Alien: Covenant (2017)
Director: Ridley Scott
Cast: Michael Fassbender, Katherine Waterston, Billy Crudup, Danny McBride
Synopsis: The crew of a colony ship, bound for a remote planet, discover an uncharted paradise with a threat beyond their imagination, and must attempt a harrowing escape.
Genre: Horror, Sci-Fi, Thriller
MPAA Rating: R (for sci-fi violence, bloody images, language and some sexuality/nudity)
Release Date: May 19, 2017
"In space, no one can hear you scream."
That was the famous tagline for Ridley Scott's original Alien (1979), a pioneering film in the science fiction canon that shocked audiences with its slow-burning horror, eerie atmosphere and yes, the horrifying original chest burster scene with John Hurt's character Kane. The film, however, also ushered in one of the first female science fiction heroines in Ellen Ripley (Sigourney Weaver), a bold move in that period where women in the genre were strongly looked at as supporting characters. After the success of Alien, James Cameron took the helm for the second entry Aliens, a film that improved on its predecessor in nearly every way, delivering action, suspense, horror, and even a bit of comedic elements mixed in among the characters. The film was honored at the Oscars for its pioneering use of special effects (particularly from Stan Winston's work on the animatronics) as well as Weaver's performance as Ripley, earning the first ever acting nomination for an action film in cinema history--and a female action hero at that.
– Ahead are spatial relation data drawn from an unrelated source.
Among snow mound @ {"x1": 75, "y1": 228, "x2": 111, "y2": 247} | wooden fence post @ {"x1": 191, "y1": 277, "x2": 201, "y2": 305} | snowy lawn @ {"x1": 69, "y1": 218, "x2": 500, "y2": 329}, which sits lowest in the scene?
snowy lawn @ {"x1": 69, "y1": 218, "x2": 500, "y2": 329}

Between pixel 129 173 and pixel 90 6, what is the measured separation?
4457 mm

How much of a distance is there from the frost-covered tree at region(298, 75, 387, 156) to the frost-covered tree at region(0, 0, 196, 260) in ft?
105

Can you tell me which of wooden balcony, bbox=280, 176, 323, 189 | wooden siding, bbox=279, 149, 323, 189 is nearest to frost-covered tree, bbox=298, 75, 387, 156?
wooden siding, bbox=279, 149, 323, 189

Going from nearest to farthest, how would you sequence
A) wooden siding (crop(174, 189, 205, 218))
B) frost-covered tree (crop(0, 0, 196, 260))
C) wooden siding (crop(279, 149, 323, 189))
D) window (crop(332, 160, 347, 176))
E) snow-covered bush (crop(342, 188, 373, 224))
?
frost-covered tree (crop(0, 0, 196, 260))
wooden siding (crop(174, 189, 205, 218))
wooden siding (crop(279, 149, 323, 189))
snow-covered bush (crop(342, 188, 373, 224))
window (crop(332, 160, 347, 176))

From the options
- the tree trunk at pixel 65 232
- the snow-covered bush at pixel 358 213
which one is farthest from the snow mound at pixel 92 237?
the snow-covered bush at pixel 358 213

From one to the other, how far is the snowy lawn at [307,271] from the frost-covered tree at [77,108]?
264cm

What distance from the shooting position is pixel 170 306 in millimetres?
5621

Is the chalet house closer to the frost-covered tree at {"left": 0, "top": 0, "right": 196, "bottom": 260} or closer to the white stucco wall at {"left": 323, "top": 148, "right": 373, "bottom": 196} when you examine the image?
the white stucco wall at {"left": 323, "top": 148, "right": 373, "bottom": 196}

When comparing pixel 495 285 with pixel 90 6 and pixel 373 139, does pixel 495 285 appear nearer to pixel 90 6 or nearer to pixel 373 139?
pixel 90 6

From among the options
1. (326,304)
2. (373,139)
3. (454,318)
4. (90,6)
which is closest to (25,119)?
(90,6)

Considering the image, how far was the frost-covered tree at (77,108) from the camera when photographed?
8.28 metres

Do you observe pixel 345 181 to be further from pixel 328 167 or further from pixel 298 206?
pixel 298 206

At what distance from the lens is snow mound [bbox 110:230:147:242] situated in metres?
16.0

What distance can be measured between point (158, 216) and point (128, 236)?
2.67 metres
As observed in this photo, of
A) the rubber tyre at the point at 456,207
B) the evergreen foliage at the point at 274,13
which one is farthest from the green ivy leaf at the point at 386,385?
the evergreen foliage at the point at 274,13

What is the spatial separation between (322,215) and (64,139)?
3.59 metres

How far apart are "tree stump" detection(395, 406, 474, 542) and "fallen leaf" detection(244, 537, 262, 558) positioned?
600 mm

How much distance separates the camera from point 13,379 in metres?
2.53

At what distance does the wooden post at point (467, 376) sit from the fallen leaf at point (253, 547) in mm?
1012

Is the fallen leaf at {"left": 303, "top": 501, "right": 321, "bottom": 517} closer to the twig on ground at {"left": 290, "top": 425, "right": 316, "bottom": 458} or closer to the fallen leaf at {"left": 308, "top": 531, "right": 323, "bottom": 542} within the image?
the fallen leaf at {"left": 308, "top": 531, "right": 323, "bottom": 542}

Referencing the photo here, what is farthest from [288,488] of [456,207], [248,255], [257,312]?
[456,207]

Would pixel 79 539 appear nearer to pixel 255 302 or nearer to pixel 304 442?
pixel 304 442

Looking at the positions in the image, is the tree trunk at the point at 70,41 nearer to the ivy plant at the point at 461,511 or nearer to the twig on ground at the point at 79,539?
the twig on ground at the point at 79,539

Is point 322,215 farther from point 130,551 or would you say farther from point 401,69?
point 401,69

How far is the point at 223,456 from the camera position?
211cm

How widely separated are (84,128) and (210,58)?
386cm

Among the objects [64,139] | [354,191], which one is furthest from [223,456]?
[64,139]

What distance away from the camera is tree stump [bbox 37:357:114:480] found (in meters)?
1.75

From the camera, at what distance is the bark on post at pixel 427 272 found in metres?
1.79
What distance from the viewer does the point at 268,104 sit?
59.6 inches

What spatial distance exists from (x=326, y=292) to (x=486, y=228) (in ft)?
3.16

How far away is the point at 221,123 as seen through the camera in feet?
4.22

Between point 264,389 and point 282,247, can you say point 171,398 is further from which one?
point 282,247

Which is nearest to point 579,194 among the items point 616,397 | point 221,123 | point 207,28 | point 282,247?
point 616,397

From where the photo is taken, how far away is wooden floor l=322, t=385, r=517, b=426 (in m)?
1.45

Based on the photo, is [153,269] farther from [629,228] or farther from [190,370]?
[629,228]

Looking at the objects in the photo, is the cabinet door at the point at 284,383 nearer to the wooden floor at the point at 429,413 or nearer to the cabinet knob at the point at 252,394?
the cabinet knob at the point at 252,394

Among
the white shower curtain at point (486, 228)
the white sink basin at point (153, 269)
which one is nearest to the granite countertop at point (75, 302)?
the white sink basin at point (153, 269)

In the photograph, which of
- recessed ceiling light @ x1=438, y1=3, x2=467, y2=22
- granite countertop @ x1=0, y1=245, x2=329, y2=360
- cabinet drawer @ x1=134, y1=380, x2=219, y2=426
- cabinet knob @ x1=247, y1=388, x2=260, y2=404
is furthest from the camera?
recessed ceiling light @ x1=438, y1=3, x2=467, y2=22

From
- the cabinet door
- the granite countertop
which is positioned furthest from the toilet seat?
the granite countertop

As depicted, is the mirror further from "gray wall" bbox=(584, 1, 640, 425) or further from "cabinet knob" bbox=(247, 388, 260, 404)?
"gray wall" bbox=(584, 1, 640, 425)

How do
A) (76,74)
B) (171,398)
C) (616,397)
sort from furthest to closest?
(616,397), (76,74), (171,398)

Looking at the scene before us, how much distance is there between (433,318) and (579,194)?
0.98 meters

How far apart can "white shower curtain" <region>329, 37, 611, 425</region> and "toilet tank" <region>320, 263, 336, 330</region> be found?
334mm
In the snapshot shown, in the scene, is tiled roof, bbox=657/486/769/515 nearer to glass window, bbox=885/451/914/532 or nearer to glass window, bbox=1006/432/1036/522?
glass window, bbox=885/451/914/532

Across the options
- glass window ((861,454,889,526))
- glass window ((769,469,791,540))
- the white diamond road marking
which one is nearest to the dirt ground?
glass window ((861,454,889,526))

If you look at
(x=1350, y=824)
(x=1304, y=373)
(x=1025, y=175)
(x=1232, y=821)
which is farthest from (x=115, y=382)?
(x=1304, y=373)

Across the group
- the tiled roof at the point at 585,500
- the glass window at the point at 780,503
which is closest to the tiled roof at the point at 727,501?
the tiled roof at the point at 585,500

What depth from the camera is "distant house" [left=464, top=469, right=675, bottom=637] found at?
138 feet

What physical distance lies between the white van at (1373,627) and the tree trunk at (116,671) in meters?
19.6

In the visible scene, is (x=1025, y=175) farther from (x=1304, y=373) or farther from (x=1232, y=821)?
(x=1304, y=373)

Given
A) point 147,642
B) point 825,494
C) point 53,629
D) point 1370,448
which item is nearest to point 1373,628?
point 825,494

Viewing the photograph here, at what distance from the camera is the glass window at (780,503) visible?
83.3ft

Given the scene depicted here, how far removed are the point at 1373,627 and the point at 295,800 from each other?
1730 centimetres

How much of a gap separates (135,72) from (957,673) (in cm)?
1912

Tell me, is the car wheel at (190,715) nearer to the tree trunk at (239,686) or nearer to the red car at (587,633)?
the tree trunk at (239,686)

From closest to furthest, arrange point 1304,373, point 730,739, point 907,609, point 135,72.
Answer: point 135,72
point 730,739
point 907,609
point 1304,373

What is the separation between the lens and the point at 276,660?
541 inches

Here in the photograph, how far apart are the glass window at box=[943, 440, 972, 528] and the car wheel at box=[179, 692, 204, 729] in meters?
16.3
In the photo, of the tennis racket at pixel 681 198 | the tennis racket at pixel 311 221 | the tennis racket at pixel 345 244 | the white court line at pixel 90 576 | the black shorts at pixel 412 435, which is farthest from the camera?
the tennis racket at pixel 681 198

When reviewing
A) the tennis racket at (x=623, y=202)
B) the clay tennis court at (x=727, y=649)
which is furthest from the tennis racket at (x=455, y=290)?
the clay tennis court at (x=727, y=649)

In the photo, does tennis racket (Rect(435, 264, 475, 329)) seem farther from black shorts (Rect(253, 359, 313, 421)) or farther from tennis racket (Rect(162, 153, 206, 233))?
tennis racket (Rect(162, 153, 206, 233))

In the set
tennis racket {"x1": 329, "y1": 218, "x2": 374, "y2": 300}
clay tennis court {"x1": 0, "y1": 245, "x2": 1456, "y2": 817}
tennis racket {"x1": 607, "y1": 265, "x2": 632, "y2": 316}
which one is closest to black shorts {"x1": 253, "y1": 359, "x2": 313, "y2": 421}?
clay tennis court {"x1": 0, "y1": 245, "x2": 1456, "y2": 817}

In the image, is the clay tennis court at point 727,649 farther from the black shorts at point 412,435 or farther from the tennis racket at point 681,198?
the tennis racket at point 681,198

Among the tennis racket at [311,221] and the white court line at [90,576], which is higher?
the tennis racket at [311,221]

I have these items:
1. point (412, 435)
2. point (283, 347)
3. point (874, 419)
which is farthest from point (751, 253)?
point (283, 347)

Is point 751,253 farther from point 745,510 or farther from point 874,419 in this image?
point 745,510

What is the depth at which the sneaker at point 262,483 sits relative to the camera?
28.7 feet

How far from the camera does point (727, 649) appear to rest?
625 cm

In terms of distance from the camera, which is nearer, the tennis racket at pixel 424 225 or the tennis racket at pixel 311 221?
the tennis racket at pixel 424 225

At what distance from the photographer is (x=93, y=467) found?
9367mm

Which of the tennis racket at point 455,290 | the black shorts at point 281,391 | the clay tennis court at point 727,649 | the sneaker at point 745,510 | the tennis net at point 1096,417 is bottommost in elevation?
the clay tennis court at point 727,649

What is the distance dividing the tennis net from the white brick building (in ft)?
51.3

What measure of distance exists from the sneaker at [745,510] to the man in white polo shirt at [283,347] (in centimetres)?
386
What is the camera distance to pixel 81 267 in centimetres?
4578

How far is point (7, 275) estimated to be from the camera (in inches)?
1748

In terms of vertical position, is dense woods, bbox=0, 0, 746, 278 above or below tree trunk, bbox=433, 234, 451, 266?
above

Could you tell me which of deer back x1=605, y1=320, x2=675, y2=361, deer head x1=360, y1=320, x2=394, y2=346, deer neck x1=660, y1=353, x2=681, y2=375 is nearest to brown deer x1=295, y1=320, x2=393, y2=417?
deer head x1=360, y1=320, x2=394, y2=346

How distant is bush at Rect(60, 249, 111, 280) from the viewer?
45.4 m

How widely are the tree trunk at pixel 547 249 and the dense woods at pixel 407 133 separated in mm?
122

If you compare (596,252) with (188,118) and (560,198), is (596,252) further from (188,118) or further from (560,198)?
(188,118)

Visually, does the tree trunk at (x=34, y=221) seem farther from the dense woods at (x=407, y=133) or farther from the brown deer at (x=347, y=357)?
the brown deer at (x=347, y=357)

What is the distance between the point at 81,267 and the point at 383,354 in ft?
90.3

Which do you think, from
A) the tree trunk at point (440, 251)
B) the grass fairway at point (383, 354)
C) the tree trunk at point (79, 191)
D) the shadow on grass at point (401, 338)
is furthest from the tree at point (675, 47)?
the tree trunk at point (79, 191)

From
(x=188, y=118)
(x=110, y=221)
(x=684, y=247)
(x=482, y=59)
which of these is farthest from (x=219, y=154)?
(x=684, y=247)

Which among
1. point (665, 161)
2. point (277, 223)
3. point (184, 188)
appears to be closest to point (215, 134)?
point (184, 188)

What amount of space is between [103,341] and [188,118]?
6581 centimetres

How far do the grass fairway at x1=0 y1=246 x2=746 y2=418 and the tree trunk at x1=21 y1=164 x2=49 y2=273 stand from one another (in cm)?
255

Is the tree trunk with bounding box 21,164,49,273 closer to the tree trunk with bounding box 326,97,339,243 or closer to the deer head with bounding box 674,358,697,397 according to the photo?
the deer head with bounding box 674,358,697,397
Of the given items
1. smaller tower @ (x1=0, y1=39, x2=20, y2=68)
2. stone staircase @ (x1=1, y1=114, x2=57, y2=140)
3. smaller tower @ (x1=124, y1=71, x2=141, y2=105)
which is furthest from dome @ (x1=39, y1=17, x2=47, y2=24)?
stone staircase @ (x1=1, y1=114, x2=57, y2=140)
In 2012, Ridley Scott returned to the alien world with Prometheus, a film that served as a quasi-prequel to the original Alien. Though the film delivered action, its main focus was on philosophical ideas about the origins of humanity--who created us and why. The film also didn't contain the signature "xenomorph" of the alien franchise or even the face huggers. As a result, the film was met with mixed reactions from fans and critics. Though he had plans to further explore the engineers (the creators of humanity) from Prometheus in his sequel, Ridley Scott catered to the fans and instead returned directly to the roots of Alien with Alien: Covenant.
In Alien: Covenant, the crew of the space vessel Covenant are on a mission to colonize the planet Origae-6. En route to the planet, they pick up a radio transmission from another planet that supposedly contains a better atmosphere and living conditions than Origae-6. After some debating, they ultimately decide to travel to the newly discovered planet.
Alien: Covenant ratchets up the action from Prometheus, yet still contains a lot of philosophical ideas introduced in that film by commenting on humanity's current obsession with playing God and wielding power that is too strong for us to handle. It really uses the same ideas employed in Steven Spielberg's blockbuster hit Jurassic Park (1993) in that we as humans are constantly trying to become more powerful as a species--whether its inventing new technologies or creating life itself (think animal cloning and embryo implantation). Just as Jurassic Park proclaimed, Alien: Covenant warns us that many dangers come from playing with fire. Indeed, the best elements of Alien: Covenant are these philosophical ideas, since they are extremely relevant in today's power-hungry society and world.
The film, however, has many detractions. To start, the characters are dry. They aren't noteworthy, memorable, or characters you care about rooting for against the aliens. There is next to no light-hearted or comedic moments like those memorable ones found in Aliens (1986) and the characters themselves are not very bright at times, a frustrating element that fans complained about in Prometheus. The performances are solid enough, and Katherine Waterston gives it her all, but she lacks the depth, boldness, and intelligence of Ripley.
The special effects of Covenant are another frustrating negative element of the film. Nearly all of the alien effects are computer generated--gone are the tangible, physical, practical effects of Alien and Aliens that put the franchise at its terrifying levels of horror in the first place. The aliens' movement is also much swifter this time around, and it actually makes them less terrifying than when they were the slow walking, crawling creatures in the early installments. The film also places the aliens in broad daylight for several scenes, which not only painfully highlights the CGI, but also makes it flat-out less scary than if the scenes took place at night. (Just think how much of the terror would've been taken out if the crew in Aliens were looking for the aliens in the ship with all the lights on instead of near complete darkness). It seems Ridley Scott ignored things that worked beautifully in Alien and Aliens (dark scenes, rain-slicked environments, actors in costumes and animatronic creatures) and chose to adapt it for the 21st century. The worst part? The beloved xenomorph and facehuggers don't make their first appearance until the film is nearly 3/4 over. And this isn't to create tension---other creatures take their place for earlier scenes.
Alien: Covenant delivers poignant philosophical ideas (just like Prometheus) that harken back to Jurassic Park regarding humanity's ignorance in its quest to create and possess unchecked power. Even its philosophical agenda, however, can't quite save it from its bland characters and rudimentary special effects. It is several steps above the forgettable Alien 3 and Alien: Resurrection, but sadly also several steps below Alien and Aliens.